— Questions to answer —
(1) Reproduce the passage of the data governance interview between "You have to really think about day" and "for a situation?", inclusive.
(2) Write what comes next in the data governance interview, picking up after its final sentence.

— Exercise text —
◆ ◆ ◆ ◆ ◆ ◆ ◆

But we wanna do it in a way which the experienced users have of leveraging data and having frictionless access to the data. So we have tried to keep that balance and the architecture
[00:50:52] Unknown:
Privacera and working in the space of data governance and access control and security. I'm curious what are the most interesting or unexpected or challenging lessons that you've learned?
[00:51:02] Unknown:
I think the biggest challenge we would see is most most, when we are implementing governance, there is a, I would say, a lack of awareness among enterprise customers around their journey it takes to get governance in in terms of people, processes, and tools. And that's some of the things we always try to bring in early on when working with a customer, is to bring in how they should think about journey. It's not just about privacy. Governance is a very broad spectrum. It includes quality and metadata, and we are solving 1 aspect to it. And governance approaches need a lot of collaboration within companies between their enterprise teams and their data teams and business users to put together a structure and a mode of communication to do that. Otherwise, just buying a tool in itself will not serve the purpose of the business unless they they really think about the process and the team aspect to it, which I think the industry can do a little bit better job and industry including us right now. So we we are spending our time and energy in making sure we are educating the customers on the journey.
In some cases, a multiyear journey. You have to really think about making sure that you think about day 0, day 1, and day 2 use cases. Right? So you don't boil the ocean on day 0. Pick and choose, you know, a smaller subset of use cases. Roll that out, incrementally add more people to it, and build the program part of. And what we feel is many, many inside customers buy a governance tool, and then they just go away. And they bought a tool, and they believe the tool can solve that. With any other tool, you have to align the processes. You have to align the team and make sure all of them are aligned and thought through. And and that takes time investment as well. So that's I would say I won't say surprise, but it's something we are seeing motes many enterprises getting better. But it's still it's a lot of work to be done by the industry is to making sure we can keep educating our customers on the governance journey is sometimes a journey. It's it's not an overnight success.
You have to really think about day 0, day 1, and killer use cases that you can do upfront.
[00:53:13] Unknown:
For people who are starting down the path of introducing data governance and access control and data security, and they're starting to explore the sort of requirements around the sort of policies that they wanna put in place around their data. What are the cases where Privacera is the wrong choice and they might be better suited either using Apache Ranger directly or a different commercial vendor or building their own in house systems and just some of the limitations of Privacera that would lead to it being, you know, not the most optimal choice for a situation?
[00:53:48] Unknown:
So as I said, there's 2 sides I would point out. 1 is, hey, data governance is a broad spectrum. And if the focus is finding data, metadata, and focus is consistency of data in terms of quality of data, Those are things we don't do. If customers are looking for a data quality tool, we are not the choice. Right? So we are the choice for access governance, understanding, you know, what sensitive data they have, and making sure right people have access to right data. So customers have when they think about the governance journey, they also have to think about various aspects of governance, you know, what those journeys look like. And if the journey is primarily around quality or even metadata, you know, privacy is not the right choice. There are we are partners that can really do that job. We'll go and recommend those partners in as part of it. But if the use cases are on access governance and primarily around that, our focus has been primarily around the cloud. Right? So the customers are completely on premise and don't have anything in the cloud. We may not be a fit. This is mostly from our go to market side.

◆ ◆ ◆ ◆ ◆ ◆ ◆

— Raw data —

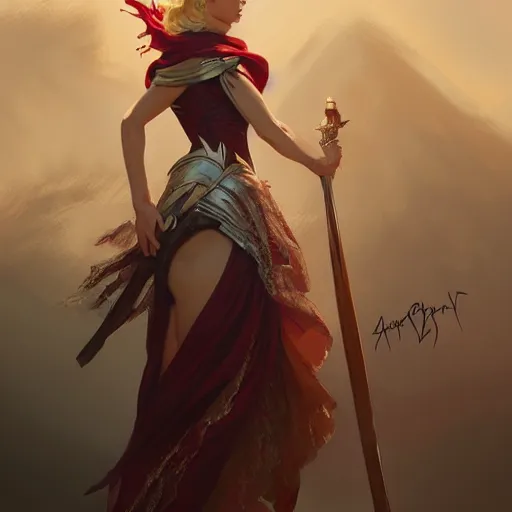 Image similar to Grace Kelly as Erza Scarlet, western, D&D, fantasy, intricate, elegant, highly detailed, digital painting, artstation, concept art, matte, sharp focus, illustration, art by Artgerm and Greg Rutkowski and Alphonse Mucha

◆ ◆ ◆ ◆ ◆ ◆ ◆

— Results of the exercise —
(1)
You have to really think about day 0, day 1, and killer use cases that you can do upfront.
[00:53:13] Unknown:
For people who are starting down the path of introducing data governance and access control and data security, and they're starting to explore the sort of requirements around the sort of policies that they wanna put in place around their data. What are the cases where Privacera is the wrong choice and they might be better suited either using Apache Ranger directly or a different commercial vendor or building their own in house systems and just some of the limitations of Privacera that would lead to it being, you know, not the most optimal choice for a situation?

(2)
It's not like solution got fitted. It's our focus is on customers who are in the cloud, embarking on the cloud journey, or already in the public cloud. And we believe that's where, you know, the data gravity is. So we tend to focus on that part of it. In some cases, if you have only 1 data source and nothing else, if you're small enough that you're running everything in 1 data source, you can technically get away just maintaining policies in that and not needing a tool on top of it. So our value add comes in when, you know, you have diversity in the ecosystem. Most customers have different ingestion tools to different data platforms to different BI tools.
But there could be certain enterprise customers who are just using 1 data source and nothing else, and they're small enough that you can technically manage that, you know, without needing in or layout tool like PremiseRide. So those are cases that we we always recommend our customers to do the best thing as part of it.
[00:55:47] Unknown:
As you continue to iterate on Privacera and build out the business and the platform? What are some of the things you have planned for the near to medium term?
[00:55:56] Unknown:
Yeah. So a lot of exciting stuff right now. So we are continuing investing in our SaaS platform of ability to deliver what we do in a SaaS version where customers don't have to go and manage the software and the life cycle around that. They can get the functionality. They can get governance as a service. So there's a lot of investments going towards making that part of it. We continue to expand all parts of the product. Like I said, there's a governance layer of getting visibility of data that govern data sharing, the workflows. Those are heavy investment areas. And we continue to invest in coverage and making sure we can cover as much data estate as quickly as possible for the customers because, you know, customers are really looking for a universal single pane of glass where they can manage.
And it means that we need to cover as many data sources as possible. So there's a lot of emphasis in delivering fast connectors and more universal coverage towards that part of it. So a big emphasis on that, big emphasis on go to market side, which is going to be continuing working in making sure we can educate the customers with our message and also expanding our reach across North America and Europe regions.
[00:57:09] Unknown:
1 of the other things that I'm interested in briefly visiting is, I'm curious what are some of the ways that your work at Privacera has been able to get fed back into the Ranger project?
[00:57:22] Unknown:
A lot of it. So we stand behind the Apache Ranger community. As I pointed out, this is where our origins to the story was. We continue to invest in the community where we put back learnings we have, you know, when we go and test the boundaries of governance in the cloud. We continue to put back some of the core learnings back into the Apache Ranger part of it. So we try to make the, commitment to keep the community healthy and being able to use the functionality in the Apache Ranger itself. Not all of our solution in privacy row is in Ranger. We are not a 100% open source company. So we have tried to keep layers which are very enterprise user experience in the enterprise part of the private solution. But the core engine and the libraries, we have tried to keep updated within the range of parts. So it goes to our belief of maintaining a very open core and open standards.
The other pieces of it is how, you know, we continue to work with partners at the open source level. If there are ways for our partners to work at open source, we continue to engage them at the community level, which means their their contributions can also be put in. And that has been true from the Presto community, for example, with Trina and both Presto TV and Trino communities. They've been able to put back, the changes as those communities have grown. Those changes have come back into the Apache Ranger part of it. So a lot of collaboration happening at community level, and we continue to stand behind in making sure this community stays healthy and engaged.
And we continue to build those open standards that will eventually help every enterprise.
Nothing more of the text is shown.